__USING THE INFORMATION__
(A) Copy everything in the PSP texture swizzling text from "PSP texture swizzling" down to "by reading sequentially.", with no changes.
(B) Answer these questions from the PSP texture swizzling text.
(i) What size blocks does the GE process textures as internally?
(ii) What does the optimized version avoid doing in the inner loop?
(iii) To use a swizzled texture, which value is passed into the swizzled argument of sceGuTexMode?

__STUDY TEXT__
▼▼▼

PSP texture swizzling
Internally, the GE processes textures as 16 bytes by 8 rows blocks (independent of actual pixel format, so a 32×32 32-bit texture is a 128×32 texture from "swizzled" point of view). When a texture is not swizzled, the GE will have to do scattered reads as it moves the block into its texture-cache, which has a performance impact.
To improve read performance, texture pixels can be reordered, or "swizzled," into these blocks so the GE can fetch one entire block by reading sequentially.
Example code to re-order a texture into swizzled format:
void swizzle(u8* out, const u8* in, unsigned int width, unsigned int height) {
unsigned int i,j;
unsigned int rowblocks = (width / 16);
for (j = 0; j < height; ++j) {
for (i = 0; i < width; ++i) {
unsigned int blockx = i / 16;
unsigned int blocky = j / 8;
unsigned int x = (i - blockx*16);
unsigned int y = (j - blocky*8);
unsigned int block_index = blockx + ((blocky) * rowblocks);
unsigned int block_address = block_index * 16 * 8;
out[block_address + x + y * 16] = in[i+j*width];
}
}
}
Or, as an alternative, here’s an optimized version that doesn’t do any heavy math in the inner loop:
void swizzle_fast(u8* out, const u8* in, unsigned int width, unsigned int height) {
unsigned int blockx, blocky;
unsigned int i,j;
unsigned int width_blocks = (width / 16);
unsigned int height_blocks = (height / 8);
unsigned int src_pitch = (width-16)/4;
unsigned int src_row = width * 8;
const u8* ysrc = in;
u32* dst = (u32*)out;
for (blocky = 0; blocky < height_blocks; ++blocky) {
const u8* xsrc = ysrc;
for (blockx = 0; blockx < width_blocks; ++blockx) {
const u32* src = (u32*)xsrc;
for (j = 0; j < 8; ++j) {
*(dst++) = *(src++);
*(dst++) = *(src++);
*(dst++) = *(src++);
*(dst++) = *(src++);
src += src_pitch;
}
xsrc += 16;
}
ysrc += src_row;
}
}
To use a swizzled texture pass GU_TRUE into the swizzled argument of sceGuTexMode
:
sceGuTexMode(GU_PSM_8888,0,0,GU_TRUE);
sceGuTexImage(0,widge,height,width,p_swizzled_data);
Unswizzling is similar:
unsigned swizzle(unsigned offset, unsigned log2_w) {
if (log2_w <= 4)

▲▲▲

__SUPPLIED MATERIAL__
▼▼▼

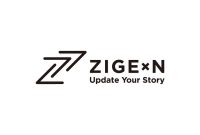 ZIGE×N
Update Your Story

▲▲▲

__ANSWERS TO THE EXERCISES__
(A)
PSP texture swizzling
Internally, the GE processes textures as 16 bytes by 8 rows blocks (independent of actual pixel format, so a 32×32 32-bit texture is a 128×32 texture from "swizzled" point of view). When a texture is not swizzled, the GE will have to do scattered reads as it moves the block into its texture-cache, which has a performance impact.
To improve read performance, texture pixels can be reordered, or "swizzled," into these blocks so the GE can fetch one entire block by reading sequentially.

(B)
(i) Blocks of 16 bytes by 8 rows.
(ii) Any heavy math.
(iii) GU_TRUE.